[BEGIN Data rows]
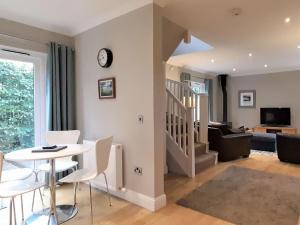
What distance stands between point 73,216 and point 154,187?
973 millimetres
[END Data rows]
[BEGIN Data rows]
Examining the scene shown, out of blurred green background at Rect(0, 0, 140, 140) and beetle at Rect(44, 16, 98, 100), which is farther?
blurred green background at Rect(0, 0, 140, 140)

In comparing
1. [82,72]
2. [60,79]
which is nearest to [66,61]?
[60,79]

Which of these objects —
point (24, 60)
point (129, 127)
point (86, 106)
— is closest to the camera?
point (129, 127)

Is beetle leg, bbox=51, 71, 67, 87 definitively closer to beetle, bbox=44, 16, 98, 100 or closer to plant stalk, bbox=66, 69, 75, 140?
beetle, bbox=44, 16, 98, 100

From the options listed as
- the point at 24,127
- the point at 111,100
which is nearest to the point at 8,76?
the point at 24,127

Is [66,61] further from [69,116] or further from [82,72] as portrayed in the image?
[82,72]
[END Data rows]
Stated goal: Copy the stretch of the listing from the line that contains "What distance stands" through the line that contains "973 millimetres", both included, without changing anything.

Full answer:
What distance stands between point 73,216 and point 154,187?
973 millimetres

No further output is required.